**Task to carry out**
The data below should be restated word for word, with every picture omitted.

* * * * * * * * *

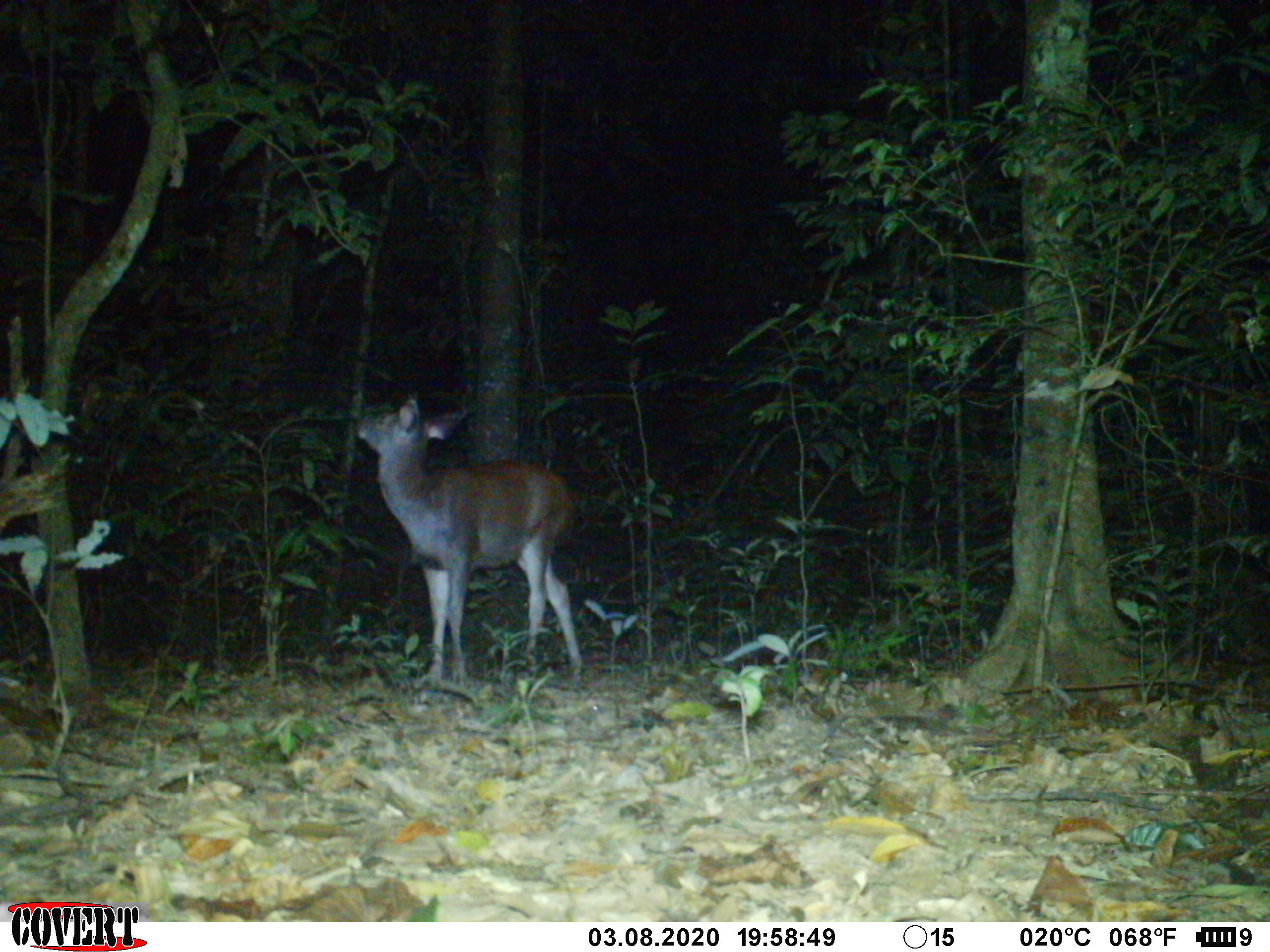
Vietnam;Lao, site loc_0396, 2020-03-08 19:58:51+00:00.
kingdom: Animalia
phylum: Chordata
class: Mammalia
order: Artiodactyla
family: Cervidae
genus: Rusa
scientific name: Rusa unicolor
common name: sambar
Sambar (Rusa unicolor). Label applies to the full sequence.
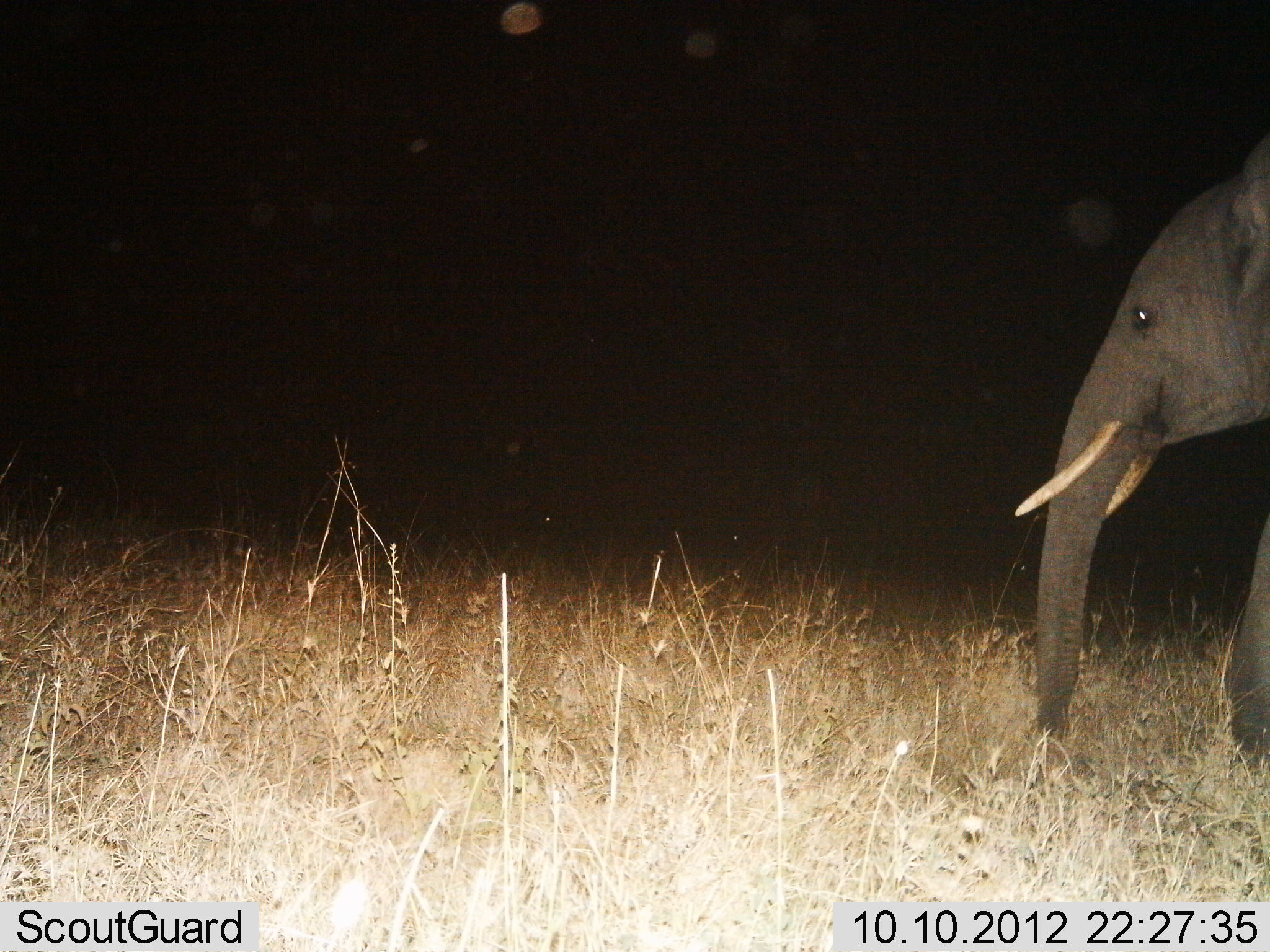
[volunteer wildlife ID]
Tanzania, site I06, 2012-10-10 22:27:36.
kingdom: Animalia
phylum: Chordata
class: Mammalia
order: Proboscidea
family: Elephantidae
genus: Loxodonta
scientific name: Loxodonta africana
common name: african bush elephant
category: elephant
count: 1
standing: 50%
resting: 0%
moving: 60%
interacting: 0%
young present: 0%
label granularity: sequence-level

* * * * * * * * *

**Solution to this problem**
Vietnam;Lao, site loc_0396, 2020-03-08 19:58:51+00:00.
kingdom: Animalia
phylum: Chordata
class: Mammalia
order: Artiodactyla
family: Cervidae
genus: Rusa
scientific name: Rusa unicolor
common name: sambar
Sambar (Rusa unicolor). Label applies to the full sequence.
[volunteer wildlife ID]
Tanzania, site I06, 2012-10-10 22:27:36.
kingdom: Animalia
phylum: Chordata
class: Mammalia
order: Proboscidea
family: Elephantidae
genus: Loxodonta
scientific name: Loxodonta africana
common name: african bush elephant
category: elephant
count: 1
standing: 50%
resting: 0%
moving: 60%
interacting: 0%
young present: 0%
label granularity: sequence-level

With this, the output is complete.